Amateurisme de haut niveau
Politique vide du Covid, amateurisme de haut niveau. Les autres trouveront, et on suivra. En attendant, effrayons-nous de leurs psychoses. En réalité, les dirigeants du continent ont une réaction de classe. Classe sociale, classe d’âge, ils sont plus près des Européens qu’ils admirent que des Africains qu’ils dirigent. En moyenne, un président africain est âgé de 64 ans et demi, il est au pouvoir depuis onze ans et dirige des gamins de 20 ans qui ne vont pas dépasser la soixantaine.
En guise de conclusion, et pour que les grands penseurs ne montent pas sur leurs petits canassons, je vais préciser les choses que ce texte ne dit pas :
– Il ne dit pas que c’est bien fait pour l’Europe.
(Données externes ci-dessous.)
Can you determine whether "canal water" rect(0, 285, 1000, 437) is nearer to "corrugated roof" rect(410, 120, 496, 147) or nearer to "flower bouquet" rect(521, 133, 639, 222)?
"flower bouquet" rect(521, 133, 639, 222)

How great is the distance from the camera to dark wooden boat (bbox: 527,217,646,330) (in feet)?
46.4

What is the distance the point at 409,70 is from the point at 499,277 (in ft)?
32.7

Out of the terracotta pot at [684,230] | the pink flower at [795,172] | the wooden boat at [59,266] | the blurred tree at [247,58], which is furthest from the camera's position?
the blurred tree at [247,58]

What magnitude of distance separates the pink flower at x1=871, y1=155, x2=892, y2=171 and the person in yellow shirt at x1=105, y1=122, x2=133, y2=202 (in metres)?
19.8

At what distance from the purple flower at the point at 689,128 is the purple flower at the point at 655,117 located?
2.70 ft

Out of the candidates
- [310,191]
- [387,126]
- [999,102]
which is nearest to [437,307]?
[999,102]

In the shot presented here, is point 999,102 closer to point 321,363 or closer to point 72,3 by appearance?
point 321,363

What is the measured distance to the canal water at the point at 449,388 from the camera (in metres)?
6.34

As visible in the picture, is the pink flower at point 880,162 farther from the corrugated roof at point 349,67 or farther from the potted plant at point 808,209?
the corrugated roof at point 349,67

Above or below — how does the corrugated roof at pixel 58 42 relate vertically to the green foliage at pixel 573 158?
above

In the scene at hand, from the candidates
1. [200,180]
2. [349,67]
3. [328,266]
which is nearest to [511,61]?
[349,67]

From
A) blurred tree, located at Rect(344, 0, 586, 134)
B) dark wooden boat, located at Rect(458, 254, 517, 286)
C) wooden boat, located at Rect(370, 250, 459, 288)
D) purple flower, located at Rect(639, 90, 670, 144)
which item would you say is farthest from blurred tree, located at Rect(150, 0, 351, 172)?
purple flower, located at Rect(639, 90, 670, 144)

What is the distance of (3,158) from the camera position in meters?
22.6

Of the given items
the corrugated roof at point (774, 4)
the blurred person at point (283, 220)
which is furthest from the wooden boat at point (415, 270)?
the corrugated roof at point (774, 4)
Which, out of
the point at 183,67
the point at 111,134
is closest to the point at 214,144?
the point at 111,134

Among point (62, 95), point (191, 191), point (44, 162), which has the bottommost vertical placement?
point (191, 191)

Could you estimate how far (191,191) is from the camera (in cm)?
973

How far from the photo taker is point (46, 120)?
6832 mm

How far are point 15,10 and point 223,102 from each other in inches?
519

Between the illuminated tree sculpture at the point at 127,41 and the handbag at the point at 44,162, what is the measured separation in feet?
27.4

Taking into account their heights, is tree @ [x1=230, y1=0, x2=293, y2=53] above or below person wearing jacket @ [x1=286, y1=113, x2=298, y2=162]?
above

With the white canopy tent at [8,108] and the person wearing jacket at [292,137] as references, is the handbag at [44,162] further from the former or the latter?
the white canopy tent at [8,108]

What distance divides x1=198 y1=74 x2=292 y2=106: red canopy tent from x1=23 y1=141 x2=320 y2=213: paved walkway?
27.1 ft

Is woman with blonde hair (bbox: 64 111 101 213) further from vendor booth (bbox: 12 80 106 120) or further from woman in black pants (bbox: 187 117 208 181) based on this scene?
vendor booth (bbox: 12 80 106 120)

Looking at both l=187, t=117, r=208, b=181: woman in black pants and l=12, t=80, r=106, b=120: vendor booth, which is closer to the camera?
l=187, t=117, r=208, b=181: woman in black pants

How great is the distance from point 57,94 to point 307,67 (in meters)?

– Il ne dit pas que le confinement est une mauvaise chose.
– Il ne dit pas que le Covid-19 ne tue pas de jeunes.
– Il ne dit pas qu’il n’y a pas de malades du Covid-19 en Côte d’Ivoire.
À ceux qui racontent que cette crise va changer les choses, qu’il y aura un avant – et un après -, à vous qui découvrez la critique de la société de consommation et confiez les lendemains meilleurs aux soins d’une molécule d’ARN, je rappelle juste cette date : 2008… et ce proverbe malinké : le chien ne change jamais sa façon éhontée de s’asseoir.